■ **What to do**:
1 – In the article about Sarah Murnaghan's homecoming, list everything her mother says the family looks forward to for Sarah in the sentence that begins "We're looking forward to Sarah having".
2 – Carry on the article about Sarah Murnaghan's homecoming, starting right after its last sentence.

Top of Provided text

LIKE MOST little girls, the first thing on Sarah Murnaghan's mind when she got home yesterday was playing with her siblings and her dolls.
Of course, it was even more special for the 11-year-old Newtown Square girl to return home for the first time in six months after being released from Children's Hospital of Philadelphia after two double lung transplants this summer.
"Sarah's looking forward to being a regular little kid, to going outside and playing with her friends," her mother, Janet Murnaghan, said during a news conference in front of the family's home. "She'd like to be on a soccer team. She used to horseback ride and ice skate, and she's looking forward to doing those things again."
"We're looking forward to Sarah having a nice, long life, going to college, getting married, having a family and doing everything that we dream for our other kids.
Dressed in a pink gown, her face swollen from medication, Sarah sat on a plush dining chair on the family's lawn at the end of the news conference. She modestly waved to the media and said, "Hi."

Bottom of Provided text
Top of Information shown

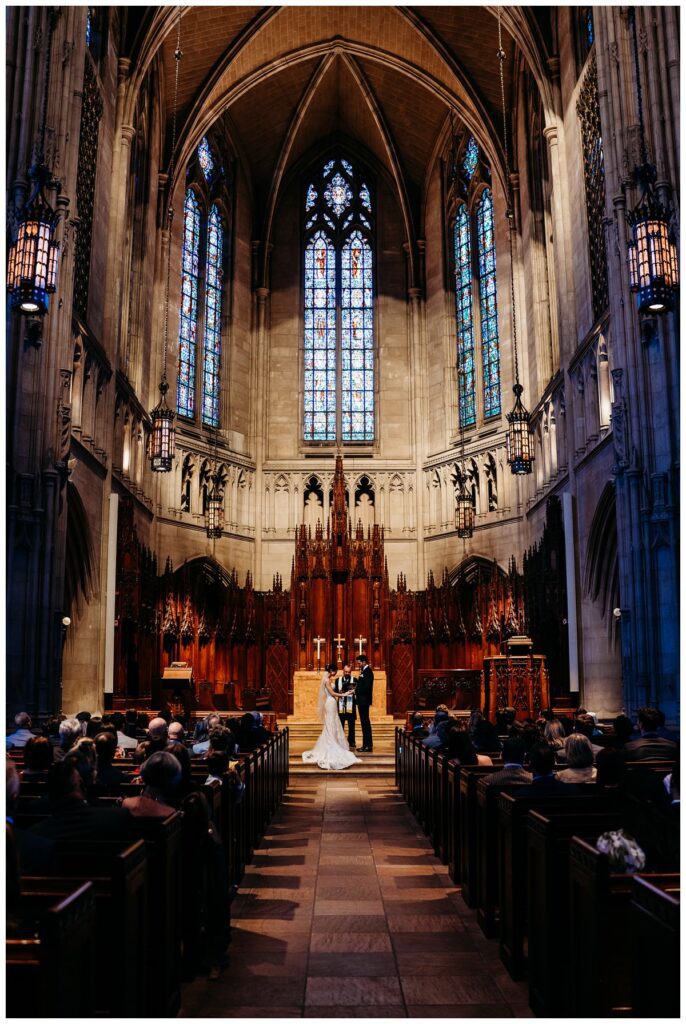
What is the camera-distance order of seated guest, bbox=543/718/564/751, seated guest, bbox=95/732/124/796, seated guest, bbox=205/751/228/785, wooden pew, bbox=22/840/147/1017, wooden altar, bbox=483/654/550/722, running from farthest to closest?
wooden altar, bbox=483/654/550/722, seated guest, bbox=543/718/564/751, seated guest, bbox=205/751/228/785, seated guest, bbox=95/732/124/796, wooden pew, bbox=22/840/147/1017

Bottom of Information shown

■ **Task responses**:
1 –
- having a nice, long life
- going to college
- getting married
- having a family
- doing everything that we dream for our other kids

2 –
When asked by a reporter how she was feeling, she initially indicated "good," her mother said. Moments later, she tempered that, whispering "so-so."
Sarah, whose battle with cystic fibrosis and 18-month wait for a transplant led to a national change in lung-transplant rules, still faces an uphill climb because she was immobile so long, waiting for lungs. She has been taken off oxygen, but will require a tracheostomy tube in her throat until she builds up her breathing muscles, the family said. She recently began walking short distances with a walker, which her mother described as "a huge challenge."
The good news, however, is that Sarah has not shown any signs of rejecting her new lungs, the family said. She must go to rehab at CHOP once per week and to a King of Prussia facility three times a week.
"We still have a long journey in front of us," Janet Murnaghan said. "Sarah has a lot of rehab in front of us, you know. She's doing fantastic, but this is really the beginning of the next chapter."
Despite being exhausted from the trip home, the family said Sarah made bracelets with her 8-year-old sister and played video games with her brothers, ages 5 and 7.
"She just wanted to be with her brothers and sister," Janet Murnaghan said. "I mean she really just wanted to be with her family. It's been hard being separated as a family for six months."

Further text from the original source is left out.